Text excerpt:
# # # # #

Venus and the Arts of Love in Renaissance Florence

Rebekah Compton

Sandro Botticelli’s Birth of Venus is a darling of the art world. The windblown goddess appears on calendars, magnets, aprons, and handbags. At Epcot (Disney Land Resorts), visitors can step inside the painting and pose as Venus – clothing is required! In addition to kitsch reproductions, the Birth of Venus has also inspired original works of art by Andy Warhol, Tomoko Nagao, and Chris Jordan. On March 22, 2014, the performance artist Adriàn Pino Olivera posed nude in front of the Uffizi painting in a staged act of rebirth. Shortly thereafter, he was arrested by Italian Carabinieri for indecent exposure!

Why is Botticelli’s Birth of Venus so alluring? This question along with many others related to beauty, desire, and sex forms the basis of my book Venus and the Arts of Love in Renaissance Florence. The book is an art historical survey of the goddess in the art, life, and governance of Florence between the fourteenth and sixteenth centuries. Organized chronologically, each of the six chapters investigates one of Venus’ divine attributes—her celestial splendor, rosy-hued complexion, enchanting fashions, green gardens, erotic anatomy, and gifts from the sea. Botticelli’s Birth of Venus is discussed in chapter 2, which investigates medieval and early modern understandings of skin and the demands placed on both women and artists to picture desirable flesh. I argue that Botticelli’s use of specific materials – such as alabaster, lead white, vermillion, red lake, and verdigris – contributes to the hypnotic beauty of his goddess. Similar substances, in fact, were used by fifteenth-century females to enhance their own complexions.

The Florentine artistic tradition of Venus; however, goes beyond Botticelli’s famous painting. Indeed, the artist depicted the goddess clothed more often than he did nude. His Primavera, Venus and Mars, and Venus and the Three Graces are the subject of two chapters in the book. Chapter 3 explores image-based magic and the enchanting power of clothing and adornment, while chapter 4 addresses the therapeutic powers of green spaces. Beyond scintillating starlight and beflowered garlands, Venus also patronized the erotic arts and a spectrum of sexual desires, which are explored in the fifth chapter dedicated to works by Michelangelo Buonarroti and Agnolo Bronzino. The goddess also served the political interests of Duke Cosimo I de’ Medici, symbolizing Florence’s newfound maritime interests and establishing the fecundity of the sea in the heart of the Arno River Valley.

# # # # #

Transcribe word for word the part of the excerpt on Venus in Renaissance Florence that begins with the words "Rebekah Compton" and ends with "for indecent exposure!".

# # # # #

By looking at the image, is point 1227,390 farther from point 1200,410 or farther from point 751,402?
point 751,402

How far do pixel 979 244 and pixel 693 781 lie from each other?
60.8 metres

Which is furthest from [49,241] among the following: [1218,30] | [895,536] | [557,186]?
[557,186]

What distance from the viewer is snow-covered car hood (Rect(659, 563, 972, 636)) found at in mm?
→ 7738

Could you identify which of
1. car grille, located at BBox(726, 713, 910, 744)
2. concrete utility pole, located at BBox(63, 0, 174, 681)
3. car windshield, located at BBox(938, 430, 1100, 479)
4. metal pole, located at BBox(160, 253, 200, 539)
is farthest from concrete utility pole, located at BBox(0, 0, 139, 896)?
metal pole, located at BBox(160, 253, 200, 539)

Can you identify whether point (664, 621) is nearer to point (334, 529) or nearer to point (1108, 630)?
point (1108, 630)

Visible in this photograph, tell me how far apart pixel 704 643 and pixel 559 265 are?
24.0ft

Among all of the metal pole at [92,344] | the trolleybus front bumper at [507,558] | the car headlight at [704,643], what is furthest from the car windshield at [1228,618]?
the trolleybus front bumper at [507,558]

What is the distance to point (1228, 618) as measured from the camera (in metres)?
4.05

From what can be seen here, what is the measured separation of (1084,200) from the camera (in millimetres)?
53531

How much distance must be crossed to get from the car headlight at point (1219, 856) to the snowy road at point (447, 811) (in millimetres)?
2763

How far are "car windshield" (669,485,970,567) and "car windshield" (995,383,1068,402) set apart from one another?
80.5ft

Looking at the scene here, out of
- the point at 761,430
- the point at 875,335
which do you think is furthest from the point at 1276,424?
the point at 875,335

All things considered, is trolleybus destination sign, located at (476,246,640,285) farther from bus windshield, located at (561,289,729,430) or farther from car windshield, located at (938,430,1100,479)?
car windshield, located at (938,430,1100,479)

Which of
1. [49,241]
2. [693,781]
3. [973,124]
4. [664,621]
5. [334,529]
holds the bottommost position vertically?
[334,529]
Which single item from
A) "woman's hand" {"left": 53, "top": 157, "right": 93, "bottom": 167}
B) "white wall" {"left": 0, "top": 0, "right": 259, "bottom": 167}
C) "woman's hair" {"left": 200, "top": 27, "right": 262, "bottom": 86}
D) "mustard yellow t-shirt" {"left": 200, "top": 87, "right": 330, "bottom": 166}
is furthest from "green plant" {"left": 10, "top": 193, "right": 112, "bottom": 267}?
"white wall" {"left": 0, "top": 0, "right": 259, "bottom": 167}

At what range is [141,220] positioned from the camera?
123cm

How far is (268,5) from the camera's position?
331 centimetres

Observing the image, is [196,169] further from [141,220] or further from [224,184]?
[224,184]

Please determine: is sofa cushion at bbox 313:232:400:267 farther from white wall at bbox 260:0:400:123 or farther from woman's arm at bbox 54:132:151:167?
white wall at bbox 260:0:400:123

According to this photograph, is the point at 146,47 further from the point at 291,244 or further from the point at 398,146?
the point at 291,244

# # # # #

Reply to the exercise:
Rebekah Compton

Sandro Botticelli’s Birth of Venus is a darling of the art world. The windblown goddess appears on calendars, magnets, aprons, and handbags. At Epcot (Disney Land Resorts), visitors can step inside the painting and pose as Venus – clothing is required! In addition to kitsch reproductions, the Birth of Venus has also inspired original works of art by Andy Warhol, Tomoko Nagao, and Chris Jordan. On March 22, 2014, the performance artist Adriàn Pino Olivera posed nude in front of the Uffizi painting in a staged act of rebirth. Shortly thereafter, he was arrested by Italian Carabinieri for indecent exposure!